━━ Records to process ━━
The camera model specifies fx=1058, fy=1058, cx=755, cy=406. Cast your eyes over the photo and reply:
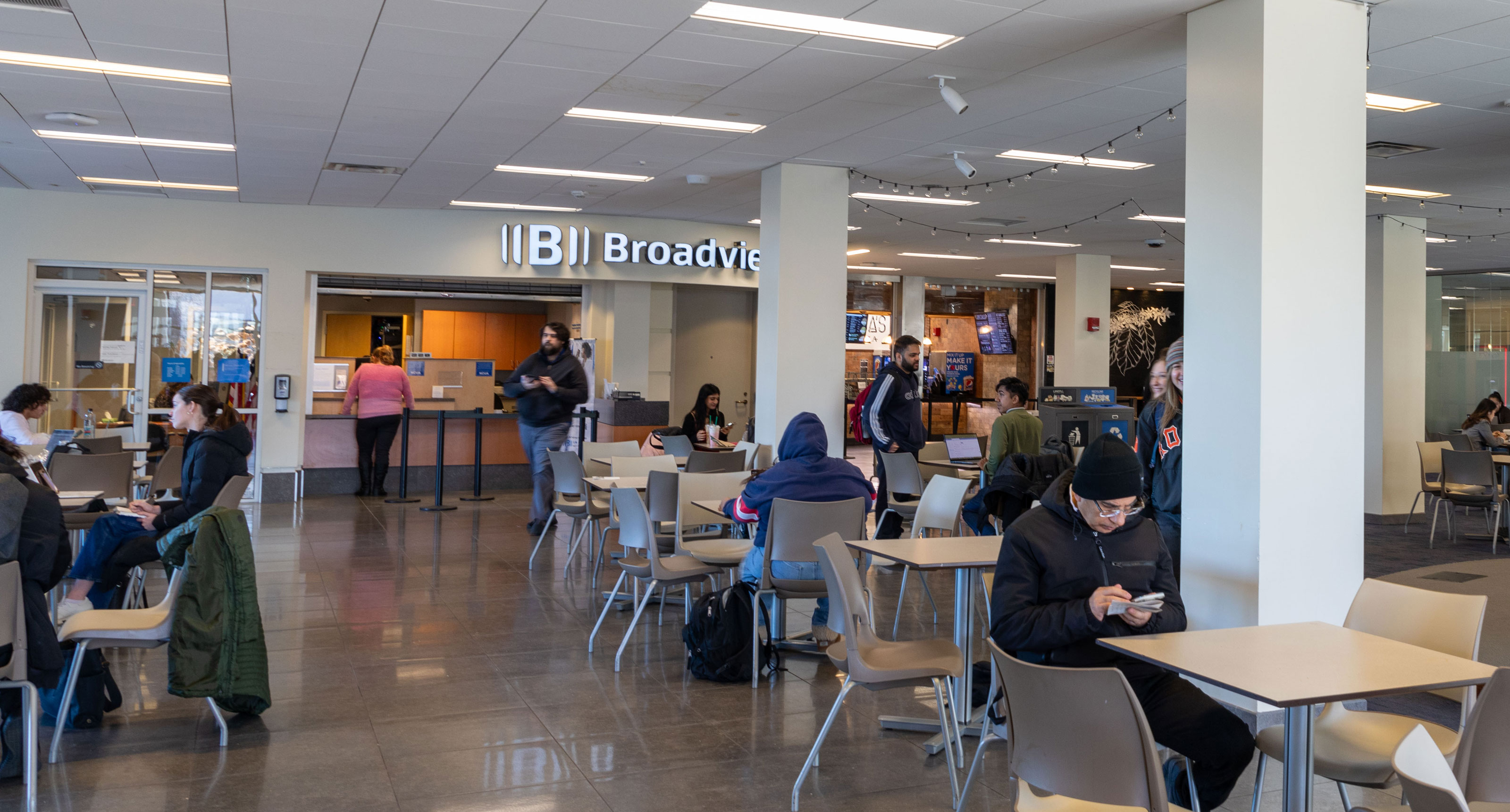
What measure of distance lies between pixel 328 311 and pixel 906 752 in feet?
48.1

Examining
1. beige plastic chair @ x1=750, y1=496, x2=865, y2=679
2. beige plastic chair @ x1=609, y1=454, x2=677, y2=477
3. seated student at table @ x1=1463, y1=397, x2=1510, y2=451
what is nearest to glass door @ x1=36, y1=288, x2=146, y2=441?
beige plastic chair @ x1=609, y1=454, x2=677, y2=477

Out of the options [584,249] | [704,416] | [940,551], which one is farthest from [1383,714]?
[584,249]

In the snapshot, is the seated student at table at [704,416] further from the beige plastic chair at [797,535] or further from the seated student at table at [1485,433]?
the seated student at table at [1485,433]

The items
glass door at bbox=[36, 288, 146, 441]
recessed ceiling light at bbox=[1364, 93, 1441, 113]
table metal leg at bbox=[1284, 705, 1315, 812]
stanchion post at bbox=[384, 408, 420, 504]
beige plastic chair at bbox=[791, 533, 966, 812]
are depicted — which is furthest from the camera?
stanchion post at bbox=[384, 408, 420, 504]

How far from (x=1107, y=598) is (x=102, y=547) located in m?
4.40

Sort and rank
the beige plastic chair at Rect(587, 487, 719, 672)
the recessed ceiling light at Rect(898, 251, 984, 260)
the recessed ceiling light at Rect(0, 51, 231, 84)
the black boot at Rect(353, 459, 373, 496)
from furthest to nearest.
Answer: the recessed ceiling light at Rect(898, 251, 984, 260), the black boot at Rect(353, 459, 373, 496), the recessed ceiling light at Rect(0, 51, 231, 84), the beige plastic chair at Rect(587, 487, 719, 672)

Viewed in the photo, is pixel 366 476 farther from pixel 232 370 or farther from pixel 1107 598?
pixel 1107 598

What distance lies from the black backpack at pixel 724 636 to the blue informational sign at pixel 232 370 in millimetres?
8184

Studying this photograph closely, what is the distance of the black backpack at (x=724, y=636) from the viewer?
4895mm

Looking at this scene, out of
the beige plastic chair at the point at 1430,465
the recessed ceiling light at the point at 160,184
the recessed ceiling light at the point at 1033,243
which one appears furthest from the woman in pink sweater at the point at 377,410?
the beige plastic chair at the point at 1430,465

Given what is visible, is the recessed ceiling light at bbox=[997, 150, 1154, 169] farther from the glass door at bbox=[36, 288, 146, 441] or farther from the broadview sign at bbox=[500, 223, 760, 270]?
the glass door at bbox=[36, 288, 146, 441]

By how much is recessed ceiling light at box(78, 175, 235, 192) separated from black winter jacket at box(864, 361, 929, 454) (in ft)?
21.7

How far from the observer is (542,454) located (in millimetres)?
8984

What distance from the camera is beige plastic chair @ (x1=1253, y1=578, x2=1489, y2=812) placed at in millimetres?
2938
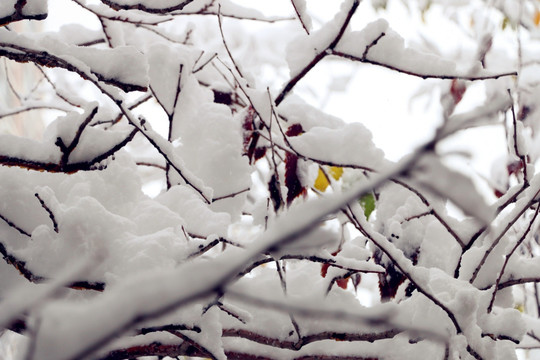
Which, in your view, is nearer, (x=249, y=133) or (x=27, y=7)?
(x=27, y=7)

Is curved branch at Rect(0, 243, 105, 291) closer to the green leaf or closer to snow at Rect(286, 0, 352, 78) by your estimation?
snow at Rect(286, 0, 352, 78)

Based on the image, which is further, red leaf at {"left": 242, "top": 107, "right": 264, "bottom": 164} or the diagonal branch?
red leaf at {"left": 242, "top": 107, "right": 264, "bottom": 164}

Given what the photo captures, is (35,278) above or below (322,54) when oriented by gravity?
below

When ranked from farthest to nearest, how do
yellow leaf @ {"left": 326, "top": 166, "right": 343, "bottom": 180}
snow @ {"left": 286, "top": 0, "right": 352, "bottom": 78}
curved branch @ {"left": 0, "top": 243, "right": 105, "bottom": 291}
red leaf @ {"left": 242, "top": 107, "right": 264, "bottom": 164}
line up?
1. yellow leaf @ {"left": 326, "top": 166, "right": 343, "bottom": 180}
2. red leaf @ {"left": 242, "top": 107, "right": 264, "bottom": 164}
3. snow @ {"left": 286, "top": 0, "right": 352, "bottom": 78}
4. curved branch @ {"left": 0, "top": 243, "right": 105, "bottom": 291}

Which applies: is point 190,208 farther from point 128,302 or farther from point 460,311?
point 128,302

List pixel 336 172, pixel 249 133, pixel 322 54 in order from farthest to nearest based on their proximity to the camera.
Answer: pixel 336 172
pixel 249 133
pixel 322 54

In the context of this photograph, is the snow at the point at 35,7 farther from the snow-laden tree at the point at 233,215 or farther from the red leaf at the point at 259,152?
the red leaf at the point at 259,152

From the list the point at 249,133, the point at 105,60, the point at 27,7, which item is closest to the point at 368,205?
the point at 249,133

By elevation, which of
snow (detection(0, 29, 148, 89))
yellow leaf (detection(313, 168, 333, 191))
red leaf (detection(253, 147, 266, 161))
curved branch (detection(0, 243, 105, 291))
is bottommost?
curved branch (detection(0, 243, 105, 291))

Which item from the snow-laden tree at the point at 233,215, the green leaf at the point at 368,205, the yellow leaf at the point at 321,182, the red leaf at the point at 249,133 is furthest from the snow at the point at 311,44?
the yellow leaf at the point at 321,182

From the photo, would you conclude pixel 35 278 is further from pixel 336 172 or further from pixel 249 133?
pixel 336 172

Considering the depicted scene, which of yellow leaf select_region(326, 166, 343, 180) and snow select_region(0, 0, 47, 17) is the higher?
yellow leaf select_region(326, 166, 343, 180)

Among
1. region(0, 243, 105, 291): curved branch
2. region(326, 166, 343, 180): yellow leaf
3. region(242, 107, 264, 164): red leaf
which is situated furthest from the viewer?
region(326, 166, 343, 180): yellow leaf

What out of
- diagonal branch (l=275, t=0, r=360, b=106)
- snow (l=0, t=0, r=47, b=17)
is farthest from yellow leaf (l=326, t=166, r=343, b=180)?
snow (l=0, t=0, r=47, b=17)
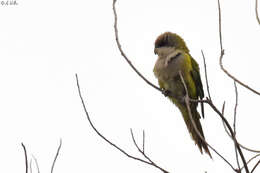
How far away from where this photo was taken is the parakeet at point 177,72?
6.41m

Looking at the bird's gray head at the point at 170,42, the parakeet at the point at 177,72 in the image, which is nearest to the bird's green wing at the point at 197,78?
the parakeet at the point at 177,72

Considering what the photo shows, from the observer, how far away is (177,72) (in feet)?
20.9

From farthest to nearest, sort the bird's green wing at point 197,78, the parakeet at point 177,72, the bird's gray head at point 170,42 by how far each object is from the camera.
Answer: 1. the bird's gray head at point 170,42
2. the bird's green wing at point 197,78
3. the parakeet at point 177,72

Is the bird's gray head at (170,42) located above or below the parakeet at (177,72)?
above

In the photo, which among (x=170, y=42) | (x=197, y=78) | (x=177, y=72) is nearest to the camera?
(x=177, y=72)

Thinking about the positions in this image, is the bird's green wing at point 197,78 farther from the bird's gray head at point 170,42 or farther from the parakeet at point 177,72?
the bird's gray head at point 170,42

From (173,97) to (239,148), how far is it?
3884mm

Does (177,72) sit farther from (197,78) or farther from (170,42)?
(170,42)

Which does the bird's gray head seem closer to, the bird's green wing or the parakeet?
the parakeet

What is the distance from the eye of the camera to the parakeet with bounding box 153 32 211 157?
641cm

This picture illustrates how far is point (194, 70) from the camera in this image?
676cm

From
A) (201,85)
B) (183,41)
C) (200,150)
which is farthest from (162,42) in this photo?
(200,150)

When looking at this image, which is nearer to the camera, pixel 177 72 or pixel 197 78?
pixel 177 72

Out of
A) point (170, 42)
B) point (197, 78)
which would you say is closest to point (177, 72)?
━━━
The task:
Reproduce the data word for word, excluding its pictures.

Written solution:
The camera model specifies fx=1058, fy=1058, cx=755, cy=406. Cast your eyes over the photo and reply:
What measure of distance lies between pixel 328 311 and pixel 906 752 in feet?
48.1

Examining
1. beige plastic chair @ x1=750, y1=496, x2=865, y2=679
2. beige plastic chair @ x1=609, y1=454, x2=677, y2=477
3. seated student at table @ x1=1463, y1=397, x2=1510, y2=451
what is nearest to glass door @ x1=36, y1=288, x2=146, y2=441?
beige plastic chair @ x1=609, y1=454, x2=677, y2=477

Out of the options [584,249] | [704,416] | [940,551], which one is farthest from [1383,714]?
[584,249]

In the snapshot, is the seated student at table at [704,416] further from the beige plastic chair at [797,535] or further from the seated student at table at [1485,433]?
the seated student at table at [1485,433]

The items
glass door at bbox=[36, 288, 146, 441]
recessed ceiling light at bbox=[1364, 93, 1441, 113]
table metal leg at bbox=[1284, 705, 1315, 812]
stanchion post at bbox=[384, 408, 420, 504]
beige plastic chair at bbox=[791, 533, 966, 812]
are depicted — which is furthest from the camera?
stanchion post at bbox=[384, 408, 420, 504]

How far from (x=1107, y=598) is (x=102, y=547) located in m?
4.40

Sort and rank
the beige plastic chair at Rect(587, 487, 719, 672)
the recessed ceiling light at Rect(898, 251, 984, 260)
the recessed ceiling light at Rect(0, 51, 231, 84)
the black boot at Rect(353, 459, 373, 496)
from furthest to nearest.
Answer: the recessed ceiling light at Rect(898, 251, 984, 260), the black boot at Rect(353, 459, 373, 496), the recessed ceiling light at Rect(0, 51, 231, 84), the beige plastic chair at Rect(587, 487, 719, 672)

Viewed in the photo, is pixel 366 476 farther from pixel 232 370 or farther from pixel 1107 598?
pixel 1107 598

What distance lies from the black backpack at pixel 724 636 to the blue informational sign at pixel 232 370 in millimetres?
8184

Studying this photograph closely, what is the distance of the black backpack at (x=724, y=636) from the viewer?
4895mm

Looking at this scene, out of
the beige plastic chair at the point at 1430,465
the recessed ceiling light at the point at 160,184
the recessed ceiling light at the point at 1033,243
which one appears furthest from the woman in pink sweater at the point at 377,410?
the beige plastic chair at the point at 1430,465

Given what is visible, is the recessed ceiling light at bbox=[997, 150, 1154, 169] farther from the glass door at bbox=[36, 288, 146, 441] or farther from the broadview sign at bbox=[500, 223, 760, 270]?
the glass door at bbox=[36, 288, 146, 441]

By how much is recessed ceiling light at box(78, 175, 235, 192) separated from black winter jacket at box(864, 361, 929, 454) (in ft)?
21.7

How far from the observer is (542,454) located (in millimetres)?
8984

What distance from the camera is beige plastic chair @ (x1=1253, y1=578, x2=1489, y2=812) placed at in millimetres?
2938
Which, in your view, is nearer, (x=249, y=133) or (x=27, y=7)?
(x=27, y=7)

Is curved branch at Rect(0, 243, 105, 291) closer to the green leaf or closer to snow at Rect(286, 0, 352, 78) by your estimation?
snow at Rect(286, 0, 352, 78)

Based on the image, which is further, red leaf at {"left": 242, "top": 107, "right": 264, "bottom": 164} or the diagonal branch?
red leaf at {"left": 242, "top": 107, "right": 264, "bottom": 164}

Given what the photo captures, is (35,278) above or below (322,54) when oriented by gravity?
below

When ranked from farthest to nearest, how do
yellow leaf @ {"left": 326, "top": 166, "right": 343, "bottom": 180}
snow @ {"left": 286, "top": 0, "right": 352, "bottom": 78}
curved branch @ {"left": 0, "top": 243, "right": 105, "bottom": 291}
red leaf @ {"left": 242, "top": 107, "right": 264, "bottom": 164}
line up?
1. yellow leaf @ {"left": 326, "top": 166, "right": 343, "bottom": 180}
2. red leaf @ {"left": 242, "top": 107, "right": 264, "bottom": 164}
3. snow @ {"left": 286, "top": 0, "right": 352, "bottom": 78}
4. curved branch @ {"left": 0, "top": 243, "right": 105, "bottom": 291}

Which applies: is point 190,208 farther from point 128,302 or farther from point 460,311?
point 128,302

List pixel 336 172, pixel 249 133, pixel 322 54 in order from farthest to nearest based on their proximity to the camera.
Answer: pixel 336 172
pixel 249 133
pixel 322 54

In the context of this photograph, is the snow at the point at 35,7 farther from the snow-laden tree at the point at 233,215 or farther from the red leaf at the point at 259,152?
the red leaf at the point at 259,152

From the list the point at 249,133, the point at 105,60, the point at 27,7, which item is closest to the point at 368,205?
the point at 249,133

By elevation, which of
snow (detection(0, 29, 148, 89))
yellow leaf (detection(313, 168, 333, 191))
red leaf (detection(253, 147, 266, 161))
curved branch (detection(0, 243, 105, 291))
is bottommost?
curved branch (detection(0, 243, 105, 291))

Which item from the snow-laden tree at the point at 233,215, the green leaf at the point at 368,205, the yellow leaf at the point at 321,182, the red leaf at the point at 249,133 is furthest from the snow at the point at 311,44?
the yellow leaf at the point at 321,182

From the photo, would you conclude pixel 35 278 is further from pixel 336 172 or further from pixel 249 133?
pixel 336 172

Considering the depicted scene, which of yellow leaf select_region(326, 166, 343, 180) and snow select_region(0, 0, 47, 17) is the higher?
yellow leaf select_region(326, 166, 343, 180)

Among
1. region(0, 243, 105, 291): curved branch
2. region(326, 166, 343, 180): yellow leaf
3. region(242, 107, 264, 164): red leaf
which is situated furthest from the viewer?
region(326, 166, 343, 180): yellow leaf

What out of
- diagonal branch (l=275, t=0, r=360, b=106)
- snow (l=0, t=0, r=47, b=17)
is farthest from yellow leaf (l=326, t=166, r=343, b=180)?
snow (l=0, t=0, r=47, b=17)
How far away from where this photo was taken is the parakeet at point 177,72?
6.41m

Looking at the bird's gray head at the point at 170,42, the parakeet at the point at 177,72 in the image, which is nearest to the bird's green wing at the point at 197,78?
the parakeet at the point at 177,72

Considering what the photo shows, from the observer, how far away is (177,72) (in feet)?
20.9

From farthest to nearest, sort the bird's green wing at point 197,78, the parakeet at point 177,72, the bird's gray head at point 170,42 by how far each object is from the camera.
Answer: 1. the bird's gray head at point 170,42
2. the bird's green wing at point 197,78
3. the parakeet at point 177,72

Is the bird's gray head at (170,42) located above or below the parakeet at (177,72)?
above

In the photo, which among (x=170, y=42) | (x=197, y=78) | (x=177, y=72) is nearest to the camera?
(x=177, y=72)

Thinking about the positions in this image, is the bird's green wing at point 197,78 farther from the bird's gray head at point 170,42 or farther from the parakeet at point 177,72?
the bird's gray head at point 170,42

From (173,97) to (239,148), how far is it?
3884mm

Does (177,72) sit farther from (197,78) or farther from (170,42)?
(170,42)

Which does the bird's gray head seem closer to, the bird's green wing or the parakeet?
the parakeet

What is the distance from the eye of the camera to the parakeet with bounding box 153 32 211 157?
641cm

This picture illustrates how far is point (194, 70) from the camera in this image?
676cm

From
A) (201,85)
B) (183,41)
C) (200,150)
which is farthest from (162,42) in this photo?
(200,150)

When looking at this image, which is nearer to the camera, pixel 177 72 or pixel 197 78?
pixel 177 72

Out of
A) point (170, 42)
B) point (197, 78)
which would you say is closest to point (177, 72)?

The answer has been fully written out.